From his early days as “Weekend Update” anchor on Saturday Night Live, Macdonald has always been more interested in shocking viewers with his unexpected punchlines on topical issues than he was sharing intimate details about himself, to the point that he wrote an entire “memoir” called Based on a True Story made up of fake anecdotes about his life. Here, he includes jokes about an imaginary wife named “Ruth” and tackles hot-button topics like “systematic racism,” as he puts it, while at the same time mocking the very idea that anyone should be looking to comedians for political opinions.
“When you’re a comedian, they expect you to know things,” he says, a relatively recent phenomenon that he experienced when interviewers—like this one—started asking him to weigh in on politics during the Trump era. He explains that he prefers not to pay close attention to politics “on account of you only get one life.”
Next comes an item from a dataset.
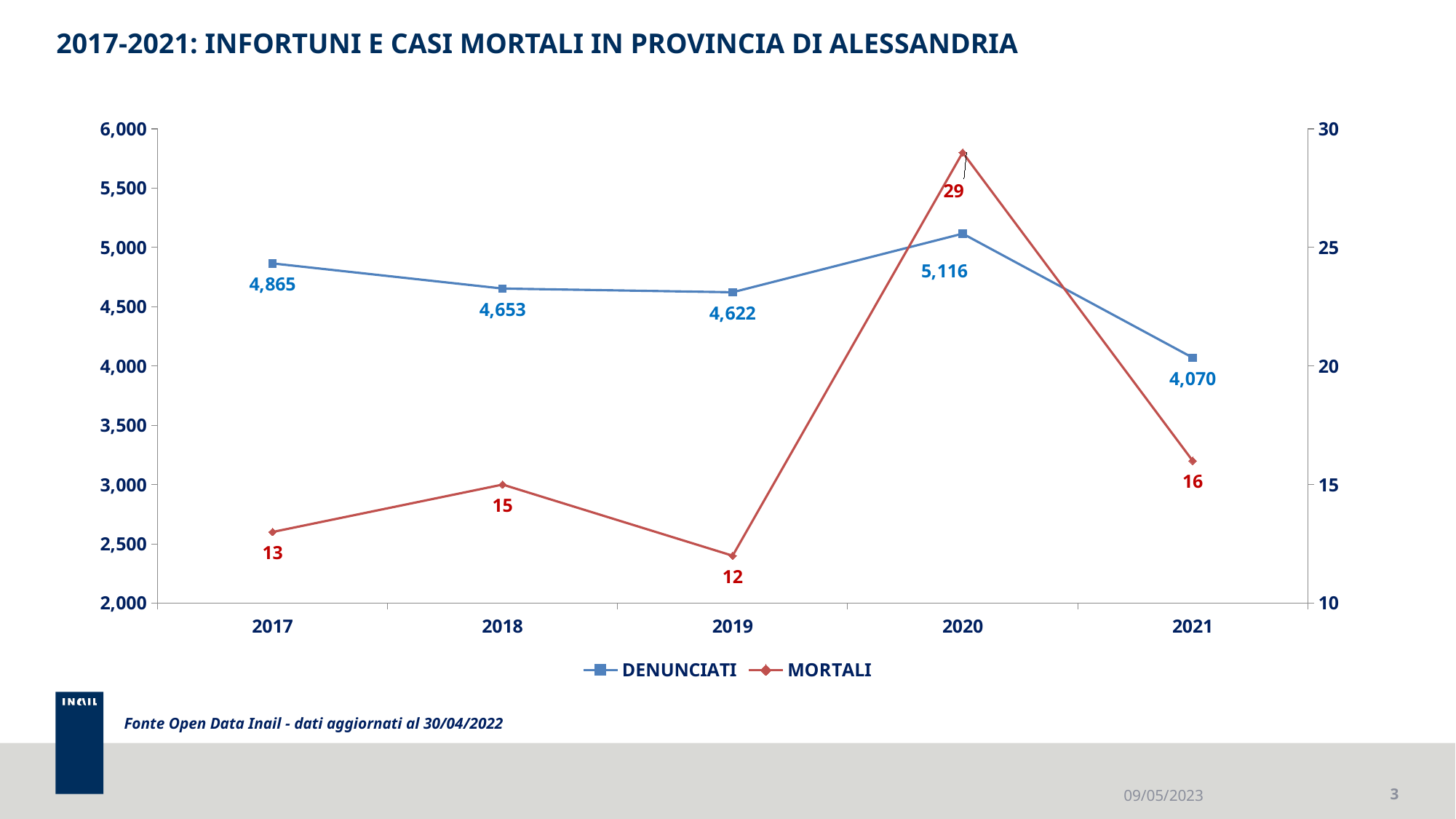
What is the difference between the DENUNCIATI values for 2017 and 2018? 212 In which year is the MORTALI series highest? 2020 What is the difference between the MORTALI values for 2020 and 2021? 13 What is the MORTALI value for 2019? 12 What kind of chart is shown on the slide? line chart In which year is the DENUNCIATI series lowest? 2021 What is the DENUNCIATI value for 2020? 5,116 What is the DENUNCIATI value for 2021? 4,070 How many years are shown on the x axis? 5 Does the DENUNCIATI series rise or fall from 2020 to 2021? fall Which is larger, the DENUNCIATI value for 2019 or for 2020? 2020 How many series does the legend list? 2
Macdonald does, however, start to confront his own mortality when he says he stopped “painting” his hair black because he doesn’t want to “die and be surprised.” He plays out a scenario in which God tells him, “I mean, I made your hair white, what did you think that was all about? I was telling you to get your affairs in order, for God’s sake.”
He describes himself as a Christian, but says one of his “biggest fears” is that he “picked the wrong religion.” Macdonald imagines dying, going to the afterlife and saying, “Ahh, it’s you! I thought it was the other fella. I should have been slaying apostates the entire time. Ah well, what are you gonna do?”
Toward the end of the set, Macdonald frets about making the special too “depressing” before transitioning into some material about what it’s like to write a “living will” and a handful of extremely dark jokes about how eager his own family would be to pull the plug should he ever end up in a coma—without ever acknowledging his cancer directly.
Ultimately, he closes with a surprisingly sweet joke about his mother Ferne, who outlived her son, and was with him in his final moments. Still, it ends with the punchline, “I don’t want to suck her tits!”
After the screen fades to black, viewers are treated to an immediate reaction from six of Macdonald’s closest friends and admirers who gathered together to watch the special earlier this month: David Letterman, Dave Chappelle, Molly Shannon, Conan O’Brien, Adam Sandler, and David Spade.
They begin by marveling at Macdonald’s ability to hold attention without the presence of an audience. “It’s not strictly stand-up, it’s something else,” an awed Letterman says, adding that the “great gift” would have been to watch Macdonald perform those jokes in front of a crowd.
Sandler shares that, to him, the special felt more like the “gentle Norm” who would hang out on the tour bus after shows. “It looked like he just wanted to get everything out,” he observes, before he no longer had the chance.
“My favorite comedy, it’s counterintuitive, but it makes people feel safe, like everything’s going to be alright,” Chappelle adds. “This guy was, in a weird way, reconciling his mortality, hilariously. And ironically, he’s no longer with us. We’re sitting in the aftermath of Norm Macdonald, watching him be incredibly alive.”
Before long, the comics are reminiscing about the unique experience of being friends with Macdonald, a man who knew how to make them laugh when they were down but became increasingly distant in recent years. As close as some of them were to him, they each reveal that they had no idea how sick he was in the months leading up to his death.
“I thought, maybe I’m the only one who doesn’t know,” O’Brien says at one point. “But he didn’t want anybody to know.” When news of Macdonald’s death broke in the fall of 2021, he says, “We were so upset that we didn’t get a chance to tell him what he meant to us.”
They all agree that Macdonald wouldn’t have “tolerated” that kind of sentimental outpouring of emotional support while he was alive. And yet his final special shows that even within his darkest jokes, there was a man who knew what it meant to love and be loved.